Rhetorical and scientific problem

Uncertainty is therefore as much a rhetorical as a scientific problem. Modern, rigorous clinical trial design has yielded more robust data but has also made a fetish of “significance,” where a P value of <0.05 can substitute for a more nuanced understanding of data. A recent paper on adjuvant treatment of breast cancer with aromatase inhibitors shows the problem.7 The conclusion of the abstract notes that aromatase inhibitors “resulted in significantly higher rates of disease-free survival,” and then notes, “but the rate of overall survival was not higher.” The “significantly higher” rate the authors tout is a mere 4%, which implies a substantial amount of uncertainty that there will be a tangible benefit for any given patient. Nevertheless, the authors choose to lead with this assertion, adding that the treatment had no effect on mortality as an apparent afterthought. The trial design isn’t bad, but the language used to frame the results most certainly is.

Avoiding overconfidence

Failure to acknowledge uncertainty results in overconfidence and inevitably leads to the phenomenon of “medical reversal,” in which well designed trials overturn existing medical practices. Many established practices have become accepted through the advocacy of prominent figures rather than careful study. In a seminal paper, Prasad and colleagues reviewed all original articles in a high impact journal between 2000 and 2010, and found that about 40% of the 363 articles testing the standard of care resulted in medical reversal.8 Arguably, the majority of these reversals could have been avoided if the uncertainty inherent in the established practice had been acknowledged and contextualised based on the strength of evidence.
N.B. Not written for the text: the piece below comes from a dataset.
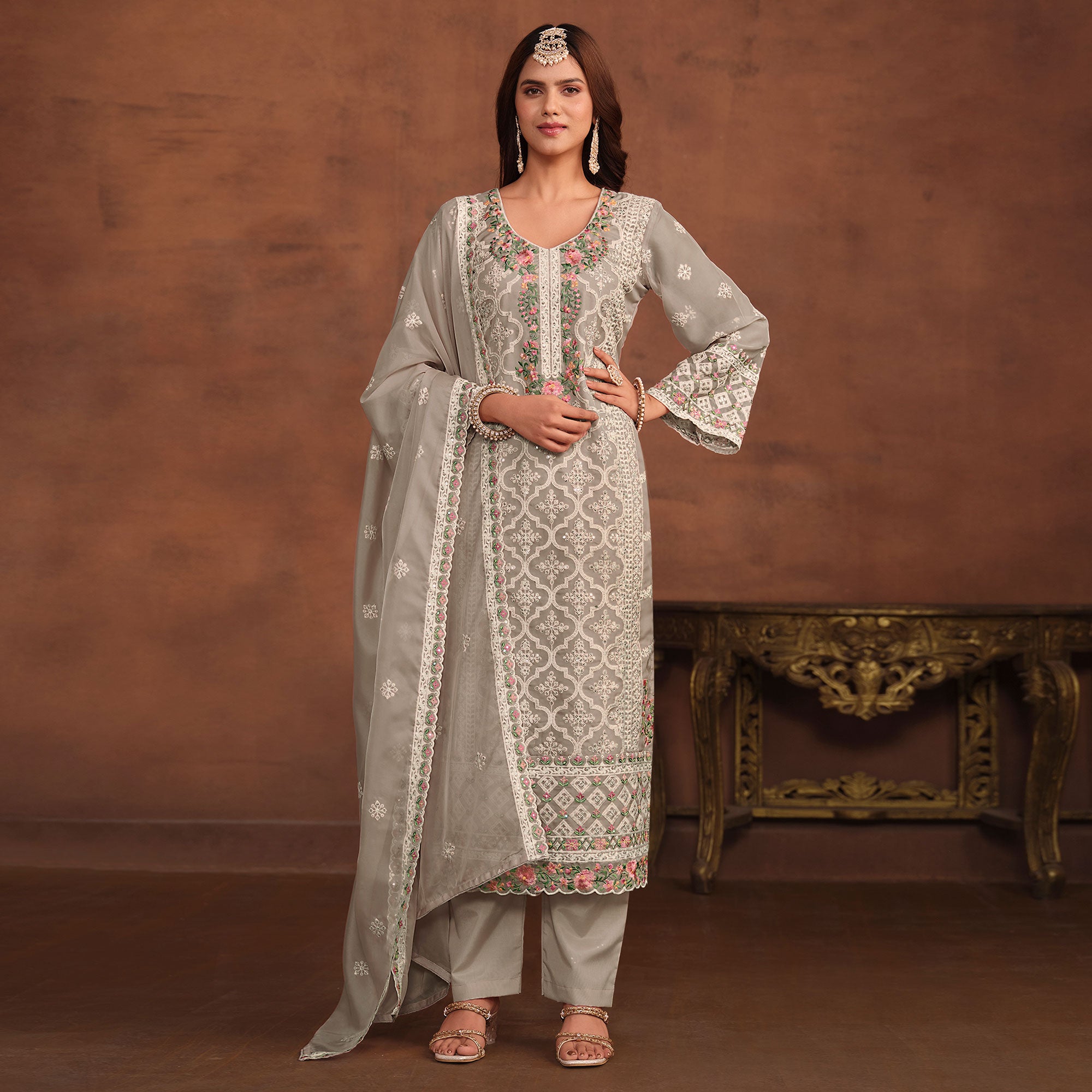 Grey Floral Embroidered Organza Semi Stitched Suit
How can we be more forthright about uncertainty and avoid overconfidence? One simple solution could be to add an “uncertainty grade” to abstracts, summarising the quality of evidence as well as the magnitude of the effect. The GRADE approach to evidence already does this for an increasing number of clinical guidelines,9 including a recent guideline on opiates for the treatment of chronic pain.10 The recommendations use GRADE to consider the quality of the overall evidence along with its clinical context, providing some manoeuvring space for both clinician and patient.
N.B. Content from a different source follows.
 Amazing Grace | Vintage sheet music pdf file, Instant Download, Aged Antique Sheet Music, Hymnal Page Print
In practice, the admission of uncertainty forms the starting point for a more open conversation between patient and clinician. By being more direct about our limitations, we are likely to foster greater trust and hopefully greater confidence in our joint efforts to manage the patient’s condition. We ignore those benefits at our peril.

Footnotes

  • Competing interests: I have read and understood BMJ policy on declaration of interests and have no relevant interests to declare.

  • Provenance and peer review: Commissioned; not externally peer reviewed.